While fig. 4 shows a decision flow diagram for the decision delivery of a new request, in actual execution, a), b), c), d) are all performed synchronously and in parallel in each case. The cache pipeline in the cache microstructure can know the addresses of all currently executing read/write/Snoop/Castout operations in each cycle, the read/write has a special address register for recording, the Snoop has a special address register for recording, and the Castout also has a special address register for recording; the read-write state machine, the Snoop state machine and the Castout state machine all have busy signal output, and each cycle of the pipeline can be known.
None of the above mentioned is satisfied, i.e. can be distributed.
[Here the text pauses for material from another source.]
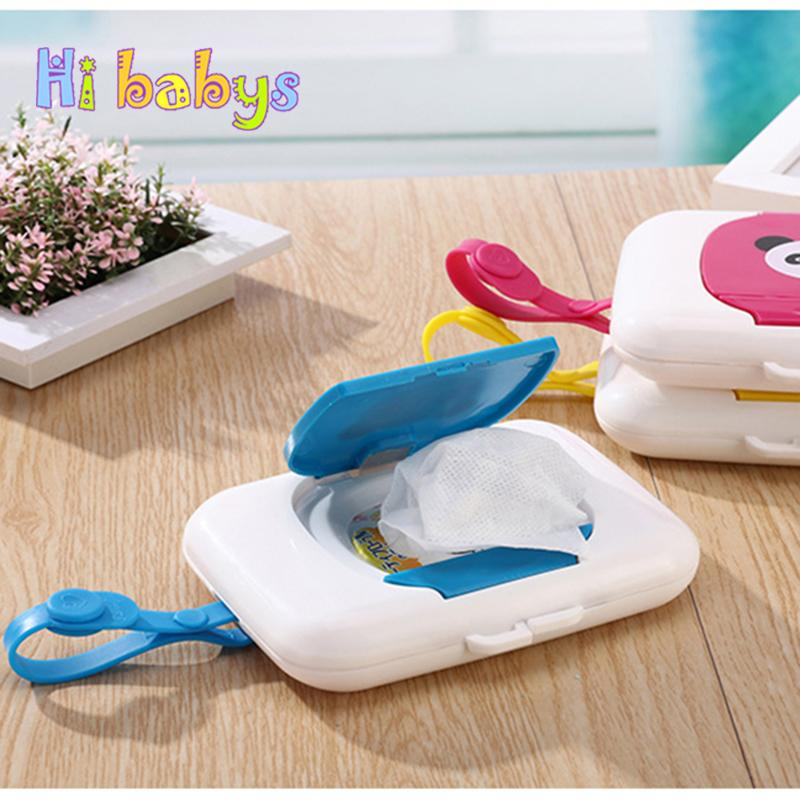 Baby Wet Wipes Box Container With Lid Napkin Holder Portable Infant Mouse  Hand Cleaning Wipes Dispenser Tavelling Napkins Holder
The hit condition and the conflict are performed simultaneously, whether hit or not, the current operation needs to be processed by a parallel state machine, and the hit condition is information which needs to be referred by the current address conflict detection.
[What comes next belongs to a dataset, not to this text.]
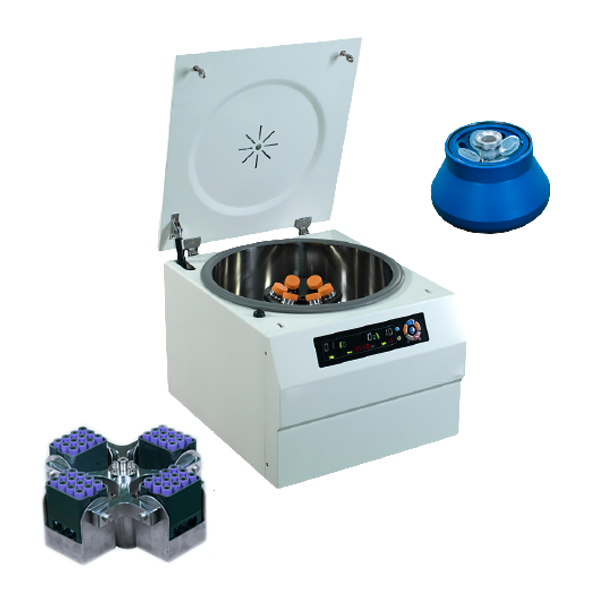 Microcomputer Control Low Speed Large Capacity Centrifuge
The Cache read-write distribution logic provided by the application can improve the parallel processing capability on the same index as much as possible under the conditions of different requests and different Cache hits, so that the delay from entering Load/Store Queue to being distributed to a parallel state machine is smaller, the number of parallel state machines working in unit time is more, and the overall Cache read-write bandwidth is improved.
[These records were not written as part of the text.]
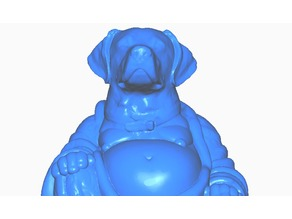 Labrador Buddha (Canine Collection)
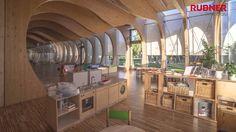 ASILO GUASTALLA RUBNER HOLZBAU/ Architetto Mario Cucinella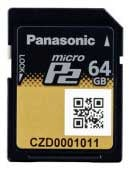 64GB microP2 Memory Card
Embodiments of the present application provide a computer device that may include a processor, memory, network interface, and database connected by a system bus. Wherein the processor of the computer device is configured to provide computing and control capabilities. The memory of the computer device includes a non-volatile storage medium and an internal memory. The non-volatile storage medium stores an operating system, computer programs, and a database. The internal memory provides an environment for the operation of the operating system and computer programs in the non-volatile storage media. The network interface of the computer device is used for communicating with an external terminal through a network connection. The computer program, when executed by a processor, causes the processor to perform the steps of a method of improving cache bandwidth as in any of the embodiments described above.
The working process, working details and technical effects of the computer device provided in this embodiment may be referred to the above embodiments of a method for improving the cache bandwidth, which are not described herein.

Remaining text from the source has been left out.